The transferee sought to instigate this change under a mobility clause. She resigned and claimed both constructive dismissal, on the basis that the mobility clause did not actually permit the change in location, and reg. 4(9), in that the change was a substantial change in working practices to her material detriment.
The Employment Tribunal found against her on both counts. I shan’t go into the discussion of the mobility clause here, of which there is much, but it is worth a read. Of interest however is the construction of “substantial change” and “material detriment”. The Tribunal had given rather scarce consideration to the terms, but had stated that it had looked at the matter objectively.
The EAT ruled that that the correct interpretation of detriment was that found in the discrimination caselaw. The EAT noted Shamoon v Royal Ulster Constabulary  IRLR 285, in which Lord Scott followed the key decision ofÂ Chief Constable of the West Yorkshire Police v Khan  IRLR 830. Lord Scott, at para 105:
‘a detriment exists if a reasonable worker would or might take the view that the [treatment] was in all the circumstances to his detriment’, must be applied by considering the issue from the point of view of the victim. If the victim’s opinion that the treatment was to his or her detriment is a reasonable one to hold, that ought, in my opinion, to suffice. In Khan the complainant, desiring to apply for a new job, wanted a reference to be given by his employers. His employers refused to give one. It was clear that if they had given one it would have been an unfavourable one. It might be said that a reasonable worker would not want an unfavourable reference. But the complainant wanted to be treated like all other employees and to be given a reference. The House concluded that this was a reasonable attitude for him to adopt and that the refusal to give him a reference, constituted ‘detriment’. He was being deprived of something that he reasonably wanted to have. And while an unjustified sense of grievance about an allegedly discriminatory decision cannot constitute ‘detriment’, a justified and reasonable sense of grievance about the decision may well do so.
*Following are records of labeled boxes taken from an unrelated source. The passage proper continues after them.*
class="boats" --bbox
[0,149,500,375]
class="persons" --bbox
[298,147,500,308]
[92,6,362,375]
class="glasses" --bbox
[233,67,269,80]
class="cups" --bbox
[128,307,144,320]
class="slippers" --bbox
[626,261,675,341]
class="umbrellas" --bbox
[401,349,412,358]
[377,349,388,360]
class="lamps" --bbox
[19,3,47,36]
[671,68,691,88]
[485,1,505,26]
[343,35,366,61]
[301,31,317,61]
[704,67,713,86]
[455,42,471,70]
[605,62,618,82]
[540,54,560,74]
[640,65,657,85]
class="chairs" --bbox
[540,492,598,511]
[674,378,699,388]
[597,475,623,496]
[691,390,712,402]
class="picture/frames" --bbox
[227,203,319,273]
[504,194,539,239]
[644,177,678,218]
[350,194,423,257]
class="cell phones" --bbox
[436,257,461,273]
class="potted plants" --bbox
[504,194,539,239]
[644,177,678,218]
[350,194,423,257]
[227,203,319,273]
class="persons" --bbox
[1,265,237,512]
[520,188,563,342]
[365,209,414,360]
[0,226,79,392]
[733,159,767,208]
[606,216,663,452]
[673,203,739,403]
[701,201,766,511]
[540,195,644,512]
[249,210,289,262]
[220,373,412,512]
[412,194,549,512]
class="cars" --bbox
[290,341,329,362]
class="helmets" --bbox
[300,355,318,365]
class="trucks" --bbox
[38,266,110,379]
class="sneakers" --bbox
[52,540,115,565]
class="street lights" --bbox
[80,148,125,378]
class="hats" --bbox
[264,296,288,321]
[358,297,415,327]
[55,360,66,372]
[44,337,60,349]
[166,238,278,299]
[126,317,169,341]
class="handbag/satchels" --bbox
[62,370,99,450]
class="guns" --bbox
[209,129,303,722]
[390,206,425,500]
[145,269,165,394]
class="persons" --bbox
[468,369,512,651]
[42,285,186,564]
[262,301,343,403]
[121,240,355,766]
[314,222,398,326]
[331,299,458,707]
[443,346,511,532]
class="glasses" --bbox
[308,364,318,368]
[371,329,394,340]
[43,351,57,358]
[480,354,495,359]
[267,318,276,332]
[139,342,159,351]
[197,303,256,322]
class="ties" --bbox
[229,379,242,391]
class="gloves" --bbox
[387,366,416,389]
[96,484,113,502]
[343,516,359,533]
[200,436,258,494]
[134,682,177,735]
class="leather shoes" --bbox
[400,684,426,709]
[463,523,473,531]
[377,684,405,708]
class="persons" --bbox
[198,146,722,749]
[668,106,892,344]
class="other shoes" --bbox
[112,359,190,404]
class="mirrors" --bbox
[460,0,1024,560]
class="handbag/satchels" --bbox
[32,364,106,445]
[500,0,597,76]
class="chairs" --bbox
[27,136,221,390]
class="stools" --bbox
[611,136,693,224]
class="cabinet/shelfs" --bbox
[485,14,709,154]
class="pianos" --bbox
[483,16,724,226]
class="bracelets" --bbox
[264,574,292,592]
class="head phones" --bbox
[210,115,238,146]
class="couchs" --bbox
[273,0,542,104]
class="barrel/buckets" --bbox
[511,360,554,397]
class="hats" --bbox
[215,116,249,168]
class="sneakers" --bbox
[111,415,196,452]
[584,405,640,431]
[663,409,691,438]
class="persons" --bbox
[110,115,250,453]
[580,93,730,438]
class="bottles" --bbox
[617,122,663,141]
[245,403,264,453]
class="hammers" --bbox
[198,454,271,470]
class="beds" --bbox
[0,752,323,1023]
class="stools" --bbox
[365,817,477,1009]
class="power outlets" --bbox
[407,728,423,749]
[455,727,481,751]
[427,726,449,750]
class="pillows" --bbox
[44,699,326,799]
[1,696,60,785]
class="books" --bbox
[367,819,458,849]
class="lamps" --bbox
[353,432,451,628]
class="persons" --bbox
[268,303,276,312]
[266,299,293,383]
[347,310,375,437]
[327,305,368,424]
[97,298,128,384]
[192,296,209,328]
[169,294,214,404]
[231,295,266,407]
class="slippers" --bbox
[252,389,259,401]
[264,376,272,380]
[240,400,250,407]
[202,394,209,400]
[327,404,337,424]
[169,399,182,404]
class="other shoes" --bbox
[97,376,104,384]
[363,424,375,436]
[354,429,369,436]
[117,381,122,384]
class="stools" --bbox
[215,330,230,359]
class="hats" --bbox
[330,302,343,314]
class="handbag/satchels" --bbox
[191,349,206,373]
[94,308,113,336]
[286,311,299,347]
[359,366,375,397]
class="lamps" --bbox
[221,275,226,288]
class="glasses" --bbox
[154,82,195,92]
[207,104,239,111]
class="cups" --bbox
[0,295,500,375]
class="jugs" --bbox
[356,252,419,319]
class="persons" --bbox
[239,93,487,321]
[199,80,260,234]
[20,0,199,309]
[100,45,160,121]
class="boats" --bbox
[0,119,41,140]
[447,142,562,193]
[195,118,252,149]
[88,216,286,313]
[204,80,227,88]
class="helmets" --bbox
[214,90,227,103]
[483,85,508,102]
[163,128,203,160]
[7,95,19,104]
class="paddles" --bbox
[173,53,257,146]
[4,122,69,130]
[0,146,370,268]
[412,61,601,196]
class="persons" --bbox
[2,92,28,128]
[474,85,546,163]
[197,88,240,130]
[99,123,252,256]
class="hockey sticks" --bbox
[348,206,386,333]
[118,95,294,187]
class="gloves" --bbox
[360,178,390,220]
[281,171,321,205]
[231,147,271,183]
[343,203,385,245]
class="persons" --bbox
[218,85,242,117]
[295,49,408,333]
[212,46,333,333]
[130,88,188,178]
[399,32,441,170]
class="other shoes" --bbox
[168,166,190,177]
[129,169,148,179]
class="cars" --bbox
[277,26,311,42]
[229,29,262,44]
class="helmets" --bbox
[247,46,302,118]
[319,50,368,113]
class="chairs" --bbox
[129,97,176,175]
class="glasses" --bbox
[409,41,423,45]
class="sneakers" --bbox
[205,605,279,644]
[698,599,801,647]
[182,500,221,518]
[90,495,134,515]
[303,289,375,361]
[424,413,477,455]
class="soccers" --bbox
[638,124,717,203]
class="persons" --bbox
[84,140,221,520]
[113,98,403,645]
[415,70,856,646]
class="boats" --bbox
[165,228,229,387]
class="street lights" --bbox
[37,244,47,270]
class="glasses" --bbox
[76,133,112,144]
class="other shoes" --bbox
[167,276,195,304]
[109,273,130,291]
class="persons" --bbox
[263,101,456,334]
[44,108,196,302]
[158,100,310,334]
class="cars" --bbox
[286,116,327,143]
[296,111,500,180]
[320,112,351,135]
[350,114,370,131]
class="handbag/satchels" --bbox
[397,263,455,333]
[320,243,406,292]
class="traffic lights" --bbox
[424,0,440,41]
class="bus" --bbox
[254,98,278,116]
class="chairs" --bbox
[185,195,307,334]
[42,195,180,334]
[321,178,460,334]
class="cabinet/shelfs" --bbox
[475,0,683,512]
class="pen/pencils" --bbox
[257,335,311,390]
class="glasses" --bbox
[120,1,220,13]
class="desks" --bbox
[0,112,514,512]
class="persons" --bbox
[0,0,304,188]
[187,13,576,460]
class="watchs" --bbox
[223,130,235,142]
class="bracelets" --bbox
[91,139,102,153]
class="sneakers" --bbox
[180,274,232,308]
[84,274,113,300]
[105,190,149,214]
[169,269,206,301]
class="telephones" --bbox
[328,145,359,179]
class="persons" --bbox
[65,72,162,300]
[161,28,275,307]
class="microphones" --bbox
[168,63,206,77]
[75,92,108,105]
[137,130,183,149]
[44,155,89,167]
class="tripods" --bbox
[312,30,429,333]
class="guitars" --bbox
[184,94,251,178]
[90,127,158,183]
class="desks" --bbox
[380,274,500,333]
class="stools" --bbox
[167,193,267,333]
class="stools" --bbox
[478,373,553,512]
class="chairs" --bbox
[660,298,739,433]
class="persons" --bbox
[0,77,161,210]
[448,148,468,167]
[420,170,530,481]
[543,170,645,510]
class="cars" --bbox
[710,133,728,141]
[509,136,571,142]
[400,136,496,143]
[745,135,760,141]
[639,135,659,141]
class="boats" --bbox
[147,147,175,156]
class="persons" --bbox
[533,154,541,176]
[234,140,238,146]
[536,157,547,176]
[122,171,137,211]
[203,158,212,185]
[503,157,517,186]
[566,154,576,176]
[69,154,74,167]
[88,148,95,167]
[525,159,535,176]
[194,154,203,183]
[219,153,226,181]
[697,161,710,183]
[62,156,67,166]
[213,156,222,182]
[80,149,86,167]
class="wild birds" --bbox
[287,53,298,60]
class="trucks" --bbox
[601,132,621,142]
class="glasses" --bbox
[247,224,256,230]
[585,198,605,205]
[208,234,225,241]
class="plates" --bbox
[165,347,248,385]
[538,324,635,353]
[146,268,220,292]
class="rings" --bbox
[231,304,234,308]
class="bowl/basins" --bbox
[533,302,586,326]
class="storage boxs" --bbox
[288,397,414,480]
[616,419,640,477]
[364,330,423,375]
So the correct approach is to consider whether the Claimant holds the view that he has been subjected to a detriment, then consider if he holds that view reasonable. The test is thus subjective, as one looks at the employee in particular. The consequences of this case is that the bar for reg. 4(9) dismissal remains low. I will review the law on mobility clauses in a later post.
This case demonstrates well the ‘purposive’ approach taken in construing regulations designed to implement European law. First, “working conditions” in TUPE does not mean “the conditions under which one works” but is to be interpreted far more widely. Second, the word material in this case does not connote physical materiality, it simply reinforces that the detriment must not be trivial or fanciful, which is of course usually dealt with by the word ‘substantial’.
Finally it should be noted that the successful Appellent was represented by James Medhurst, who blogs about the case himself and has been kind enough to comment on this blog on occasion.